There is more than above. But you get the idea. Here is the logic

  1. Get the right Product associated with the log. Insert a new Product record if a product is new.
  2. Get the right User associated with the log. Insert a new User record if a user is new.
  3. Insert a new LogEntry with the ProductId and UserId

And in the database, we have 3 tables

  1. Product: for products
  2. User: for users
  3. LogEntry: for log entries

The reason for having Product and User tables is to support searching from a WPF application (let’s call it LogViewer). At the LogViewer, users want to be able to choose Product from a dropdown. The same goes for users.

The system works as It is supposed to be …. until one day. When there are many concurrent calls to the service. It works unstable.

To cut the story short, the problem caused by the way it managed Product and User. When a production is created (but have not flushed to the database yet), it is put into a global cache to improve performance. When a next request comes in, the system will check the global cache first. Here is how the problem occurred

  1. Request 1: Create a new product, put in the global cache. But NOT commit transaction yet.
  2. Request 2: See that product in the global cache, it takes the product and assigns ProductId to the LogEntry. And it commits the transaction.
  3. The database foreign key constraint throws an exception because the ProductId has not persisted in the database yet.

Hmm? But Why?

The interesting part to me is the question I asked myself. Why? What brought the developer to that implementation?

Here is my theory.

Note: It is just me pondering my own thoughts as part of my learning practice.

Developers tend to focus on the technologies, on how to implement things. Many have been working with SQL Database for years. Thus, they have built a Relational Thinking Mindset. Let’s go back in time and try to imagine what they thought when they got the requirement.

We need to build a log service that allows us to store and search logs by product or user. A log entry will belong to a Product and be created by a User.

Oh cool! Got it. Then we will have 3 tables, one for Product, one for User, and one for Log. And we will have foreign keys from between Log and Product, between Log and User. Easy cake! Job done!
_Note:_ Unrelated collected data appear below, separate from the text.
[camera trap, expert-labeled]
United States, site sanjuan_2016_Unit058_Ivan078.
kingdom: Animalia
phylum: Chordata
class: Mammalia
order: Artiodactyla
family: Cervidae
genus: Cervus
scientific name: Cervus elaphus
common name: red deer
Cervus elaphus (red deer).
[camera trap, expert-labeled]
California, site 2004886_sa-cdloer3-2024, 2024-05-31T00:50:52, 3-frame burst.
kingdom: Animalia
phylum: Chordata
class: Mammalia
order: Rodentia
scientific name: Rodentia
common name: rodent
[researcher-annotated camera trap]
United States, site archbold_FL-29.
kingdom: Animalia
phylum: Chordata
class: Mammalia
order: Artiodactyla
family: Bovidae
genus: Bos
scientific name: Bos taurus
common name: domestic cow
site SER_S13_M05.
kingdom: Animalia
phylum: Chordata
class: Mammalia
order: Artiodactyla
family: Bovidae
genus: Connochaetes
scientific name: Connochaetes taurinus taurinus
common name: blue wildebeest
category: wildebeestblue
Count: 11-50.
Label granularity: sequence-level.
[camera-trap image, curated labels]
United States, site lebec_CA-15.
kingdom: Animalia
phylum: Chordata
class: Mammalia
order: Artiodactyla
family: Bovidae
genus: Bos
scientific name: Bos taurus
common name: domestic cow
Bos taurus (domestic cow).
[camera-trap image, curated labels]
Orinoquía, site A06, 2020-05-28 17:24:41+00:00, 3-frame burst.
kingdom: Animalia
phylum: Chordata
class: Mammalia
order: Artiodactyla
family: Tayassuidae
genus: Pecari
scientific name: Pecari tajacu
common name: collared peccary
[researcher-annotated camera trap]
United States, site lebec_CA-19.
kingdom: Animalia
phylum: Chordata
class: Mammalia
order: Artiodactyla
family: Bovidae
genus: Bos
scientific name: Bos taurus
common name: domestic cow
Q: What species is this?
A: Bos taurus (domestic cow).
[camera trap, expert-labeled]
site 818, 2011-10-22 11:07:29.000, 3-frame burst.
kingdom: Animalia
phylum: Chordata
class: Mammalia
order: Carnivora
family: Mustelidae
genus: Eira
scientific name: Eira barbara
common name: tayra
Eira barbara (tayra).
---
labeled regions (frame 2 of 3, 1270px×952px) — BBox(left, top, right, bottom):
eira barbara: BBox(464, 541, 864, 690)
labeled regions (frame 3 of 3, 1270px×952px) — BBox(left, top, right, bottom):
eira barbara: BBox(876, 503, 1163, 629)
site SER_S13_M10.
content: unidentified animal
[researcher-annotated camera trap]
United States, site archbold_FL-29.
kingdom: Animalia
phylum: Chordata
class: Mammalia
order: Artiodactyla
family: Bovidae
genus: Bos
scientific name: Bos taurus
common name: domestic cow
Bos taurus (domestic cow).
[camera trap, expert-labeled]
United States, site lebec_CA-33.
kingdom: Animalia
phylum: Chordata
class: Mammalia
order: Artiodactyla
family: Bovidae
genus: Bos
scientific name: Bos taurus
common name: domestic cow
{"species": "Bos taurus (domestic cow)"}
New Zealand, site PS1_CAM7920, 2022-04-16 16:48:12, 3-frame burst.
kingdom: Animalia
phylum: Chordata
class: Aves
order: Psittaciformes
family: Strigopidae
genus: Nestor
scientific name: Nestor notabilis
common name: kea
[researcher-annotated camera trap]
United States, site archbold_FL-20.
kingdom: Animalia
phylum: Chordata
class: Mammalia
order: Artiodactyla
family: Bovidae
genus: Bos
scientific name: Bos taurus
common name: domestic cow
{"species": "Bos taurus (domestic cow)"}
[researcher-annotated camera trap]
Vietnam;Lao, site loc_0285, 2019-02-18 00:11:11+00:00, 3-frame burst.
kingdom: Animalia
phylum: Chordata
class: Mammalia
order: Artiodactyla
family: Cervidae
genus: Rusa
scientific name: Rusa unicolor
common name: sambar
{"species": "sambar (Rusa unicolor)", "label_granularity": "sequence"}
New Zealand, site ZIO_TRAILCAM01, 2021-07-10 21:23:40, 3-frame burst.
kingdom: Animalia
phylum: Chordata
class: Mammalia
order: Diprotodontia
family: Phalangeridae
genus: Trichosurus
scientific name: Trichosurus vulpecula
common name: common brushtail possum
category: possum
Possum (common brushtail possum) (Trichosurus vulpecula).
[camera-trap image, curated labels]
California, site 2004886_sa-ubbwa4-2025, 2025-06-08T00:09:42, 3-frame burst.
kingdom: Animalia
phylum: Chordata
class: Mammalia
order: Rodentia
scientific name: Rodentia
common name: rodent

If I were him years ago, I would have done the same. What was missing? – The usage analysis.

Ok! Analysis

Move forward to now where I have years of developing, where I have a problem at hand, where I fight down the root cause. I meant I have so many information at my disposal. What questions would I ask? What concerns would I put?

What are the main operations?

  1. Write log
  2. Search log
  3. Get all products – for the search purpose
  4. Get all users – for the search purpose

What are the most frequently used operations?

  1. Write log

There is a good notion of CQRS in this service. The Write Log operation is Command, the rest are Query. Can we support queries without maintaining Product and User tables by ourselves in code? Yes, we can. SQL Server comes with the powerful concept: View.

By creating views for Product and User, the service can query on them. It gives the same result as maintaining tables.

Takeaway

What happens if we interrupt our default thinking process with

Hey! wait a minute!

That should be enough to allow us to think differently. It might help you start a questioning process.

When looking at a codebase, no matter how good/bad it is, try to reason the question

What were they thinking? How would they end up with the design?

I gain so much with this approach. So hope it works for you too.